> **EXCERPT PROVIDED**:

/---

The impulse-generating tool can be properly positioned within the
wellbore using the same positioning tool 1103 that was used to
position the in situ formation stimulation tool.
[0080] The impulse-generating tool 1100 can be simply a ported sub
having ports 1104. The sub may be configured to contain a
gas-generating fuel similar to that used to power the in situ
formation enhancement tool 300. When sufficient gas pressure has
built up within the impulse-generating tool, the gas is released,
causing an impulse. The impulse causes the micro-fissures to
propagate within the formation, thus enhancing the gas producing
mechanism of the shale formation, as described above.
[0081] The impulse-generating tool is a chamber that is fed by a
power source similar to the power source used in the in situ
formation enhancement tool 300. The power source can be activated
by an electrical impulse on e-line or an electrical impulse from an
activator run on slickline. The gas power generated by the power
source can enter the chamber and increase in pressure until the
point where a rupture disk or valve system is overpowered to the
point of opening. Once this point is achieved, the high-pressure
gas is "dumped" into the formation at a high rate. The impulse
causes the micro-fissures in the formation to propagate within the
formation, thus enhancing the gas producing mechanism of the shale
formation and gas production is enhanced. This all occurs without
damage to the formation or alteration of the formations ability to
produce.
[0082] FIG. 12 schematically illustrates a section of the in situ
formation enhancement tool 300 wherein the piston 308 is within the
tool body 304. It can be understood or assumed that the section of
hose 1201, which is within the diverter sub 312, will be all of the
hose that will penetrate into the formation when the lateral bore
is jet drilled. For example, the section of hose 1201 may be about
two meters long and may ultimately penetrate two meters into the
formation; boring a two-meter lateral bore. Jet drilling two meters
through the formation requires a certain volume of fluid; that
volume must be contained within the tool body 304. To accommodate
an adequate volume of fluid, the tool body 304 may be longer than
the diverter sub 312. For example, the tool body may be about 4 to
8 meters long and the diverter sub may be about 2 to 3 meters
long.

\---

> **RECORDS SUPPLIED**:
/---

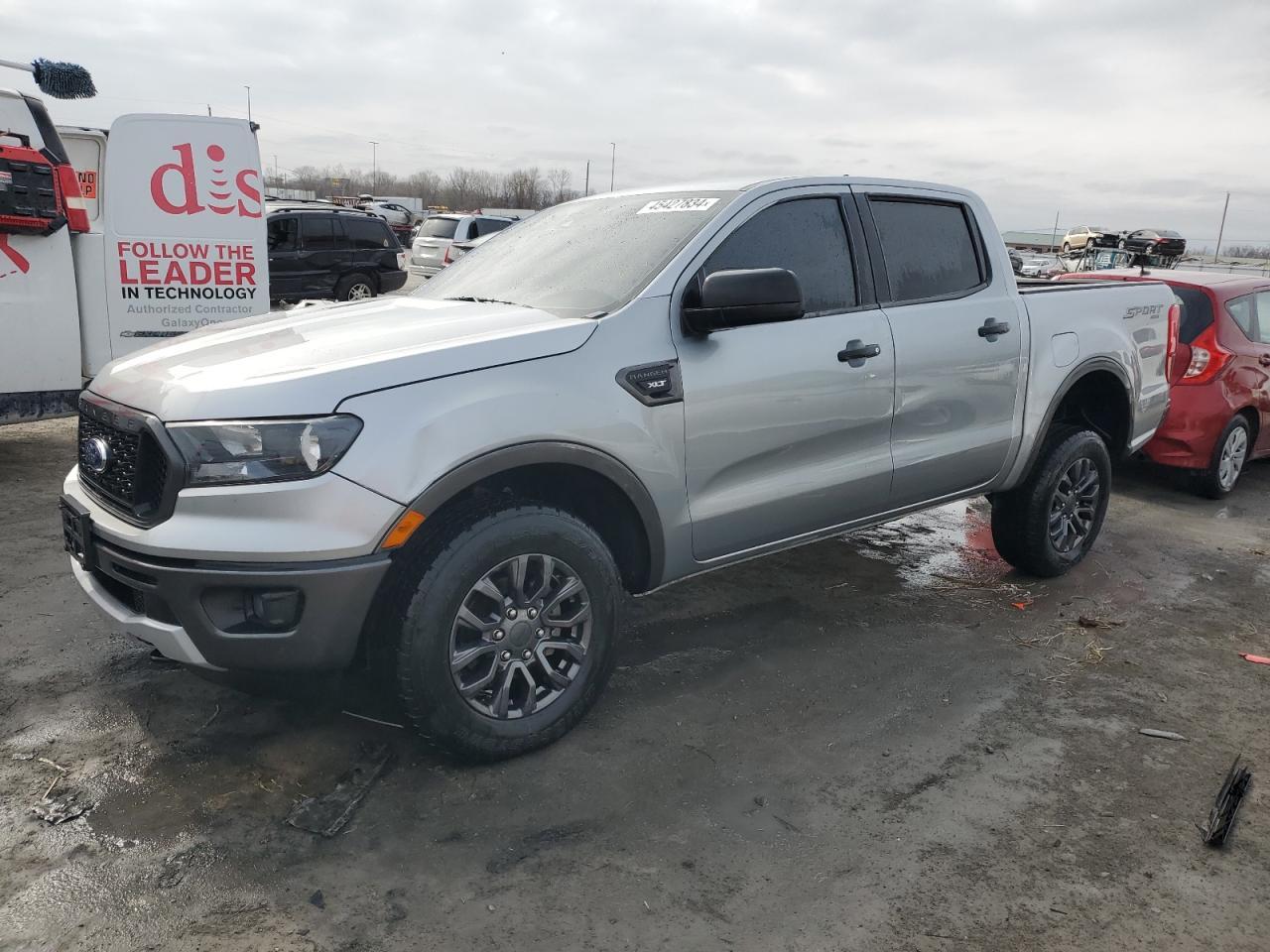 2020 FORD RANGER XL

\---
/---

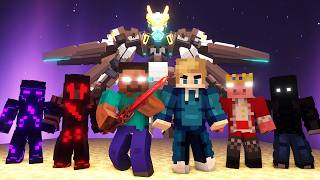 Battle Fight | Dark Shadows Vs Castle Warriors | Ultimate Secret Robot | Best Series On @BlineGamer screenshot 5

\---
/---

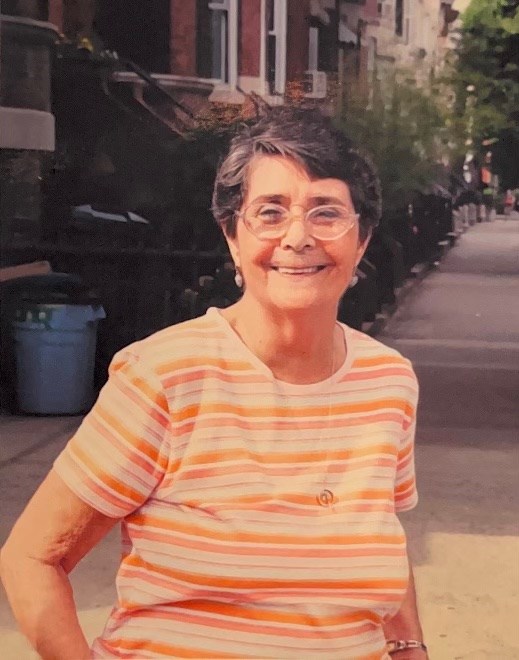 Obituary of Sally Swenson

\---

> **TO DO**:
Can you reproduce the passage of the well-stimulation excerpt that starts at "The impulse-generating tool can" and ends at "as described above."? The items play no part in this exercise.

> **EXERCISE SOLUTION**:
The impulse-generating tool can be properly positioned within the
wellbore using the same positioning tool 1103 that was used to
position the in situ formation stimulation tool.
[0080] The impulse-generating tool 1100 can be simply a ported sub
having ports 1104. The sub may be configured to contain a
gas-generating fuel similar to that used to power the in situ
formation enhancement tool 300. When sufficient gas pressure has
built up within the impulse-generating tool, the gas is released,
causing an impulse. The impulse causes the micro-fissures to
propagate within the formation, thus enhancing the gas producing
mechanism of the shale formation, as described above.